Rise of Synthetic Data: Welcome to 2020

Chenda Bunkasem
Augustus Intelligence
3 min readJul 1, 2019

Two weeks ago, I attended CVPR, the world’s largest international artificial intelligence conference on computer vision to date. Aside from constant discussion on the ethical implications of facial recognition, I saw a range of both direct and indirect references to synthetic data. If you don’t have the available training data for your algorithm…why not just…make it? Considering it a fairly new topic of interest, those with a passing familiarity of the computer graphics or entertainment industry would have found this solution less than intuitive.

The Argument for Synthetic Data

All machine learning engineers and data scientists in today’s age face the everlasting dilemma of data deficit.

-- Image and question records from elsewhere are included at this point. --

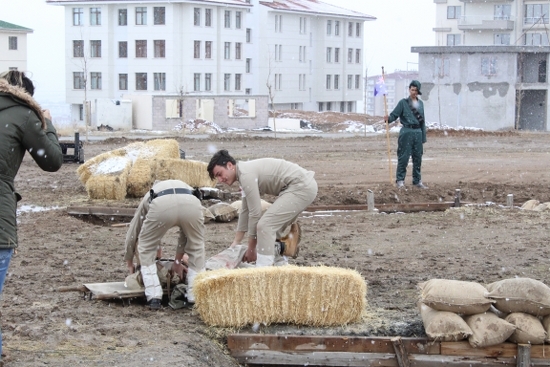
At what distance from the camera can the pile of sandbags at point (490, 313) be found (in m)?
7.84

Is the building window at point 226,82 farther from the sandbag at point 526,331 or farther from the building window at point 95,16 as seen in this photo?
the sandbag at point 526,331

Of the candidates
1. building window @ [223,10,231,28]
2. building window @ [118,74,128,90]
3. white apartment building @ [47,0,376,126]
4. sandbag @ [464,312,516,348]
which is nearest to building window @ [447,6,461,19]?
white apartment building @ [47,0,376,126]

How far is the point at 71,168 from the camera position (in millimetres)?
23344

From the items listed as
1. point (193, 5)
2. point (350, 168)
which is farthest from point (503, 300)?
point (193, 5)

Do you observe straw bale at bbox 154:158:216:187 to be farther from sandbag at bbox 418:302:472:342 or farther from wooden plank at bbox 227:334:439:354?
sandbag at bbox 418:302:472:342

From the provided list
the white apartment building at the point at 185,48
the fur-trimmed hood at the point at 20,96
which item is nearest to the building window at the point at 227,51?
the white apartment building at the point at 185,48

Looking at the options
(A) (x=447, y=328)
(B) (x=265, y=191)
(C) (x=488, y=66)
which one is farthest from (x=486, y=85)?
(A) (x=447, y=328)

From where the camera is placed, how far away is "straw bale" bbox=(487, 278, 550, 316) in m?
7.87

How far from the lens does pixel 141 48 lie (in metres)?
67.4

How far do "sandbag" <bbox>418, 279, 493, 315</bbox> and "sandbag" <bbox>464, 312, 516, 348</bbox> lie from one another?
146mm

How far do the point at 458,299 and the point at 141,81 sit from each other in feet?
205

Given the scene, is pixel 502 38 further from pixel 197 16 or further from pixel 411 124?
pixel 411 124

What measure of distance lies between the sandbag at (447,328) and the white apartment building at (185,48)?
165 feet

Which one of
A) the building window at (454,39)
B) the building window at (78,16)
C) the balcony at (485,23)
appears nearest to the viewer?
the building window at (78,16)
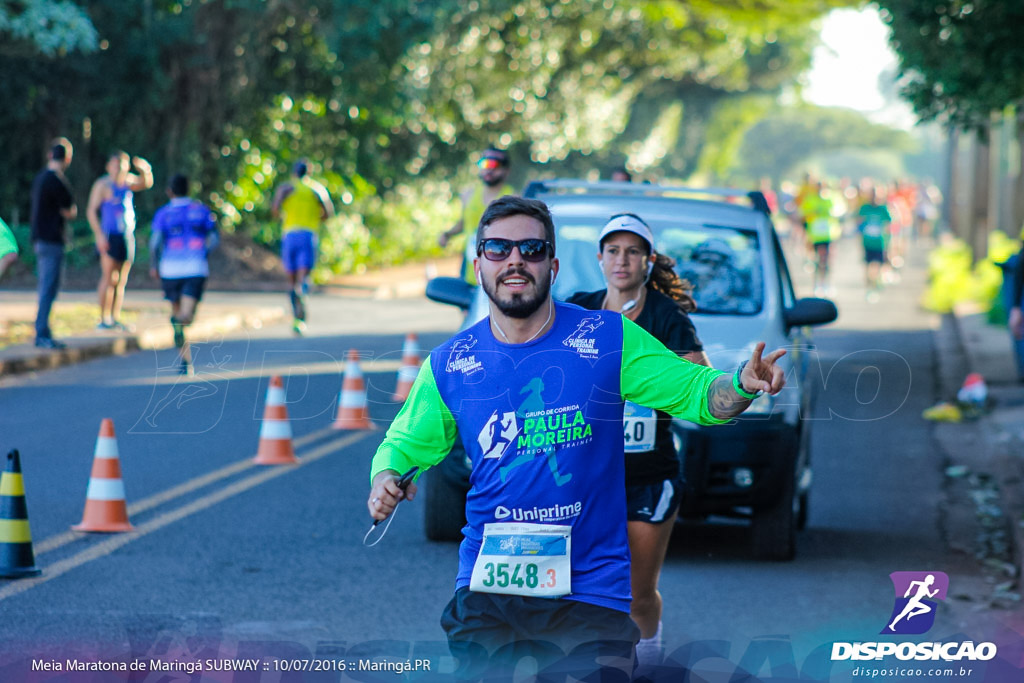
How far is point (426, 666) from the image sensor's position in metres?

The training data available for their algorithms is usually subpar, resulting in suboptimal performance.

More specifically in the case of computer vision, researchers face this time and time again with frustrating effects; COCO provides a nice testing ground for human recognition considering its myriad of human images, but when it comes time to perform detection on lets say — a distinctive piece of jewelry — this fails due to a lack of jewelry examples in the dataset.

Someone at the Lambda Labs installation succinctly emphasized the importance of data at CVPR with this T-shirt, which I now am scouring the internet to purchase:

Why? Because data structures the universe that ML models learn to navigate. As artificial intelligence researchers, we must understand that algorithmic design is only half of the opportunity. Training data is precious. And for your classification stage, it will make or break your performance.

Photorealism Bridges the “Reality Gap”

Of course, the refutation still stands as such: is synthetic data good enough for training? Will it suffice as a stand-in for the real deal?

The answer to this question will not lie in the intransigent thinking of our skeptics, but in practical approaches to a novel solution: domain randomization. Graphical rendering engines now possess capabilities of adding variance to their simulations, enabling there to be a blurring of lines between, well, the real and the fake. Computers will no longer be able to tell the difference between a rendered object and a real object, now allowing researchers a limitless playground to experiment with their machine learning designs.

NVIDIA’s 2080 RTX now performs real time ray tracing with the help of DLSS (deep learning super sampling), and can allow for these synthesized images — and soon animations — to be updated in a procedural manner. Game engines such as Unreal Engine and Unity are leading this venture, displaying the ever-growing eruption of the reality illusion.

AI Gone Rogue

With the rise of Deepfakes and advancement of Generative Adversarial Networks (NVIDIA’s Style-Based GAN), we must also be wary of the sophistication that these synthesized images and objects can reach. BlackHat Europe 2018 featured a talk named “AI Gone Rogue,” which fuels the need for researchers who are aimed at preventing the proliferation of Deepfakes. The 2016 election has already coined a public desire for truth — fake news was one problem, but what happens when fake images are generated to accompany this? What happens when these images turn into video clips?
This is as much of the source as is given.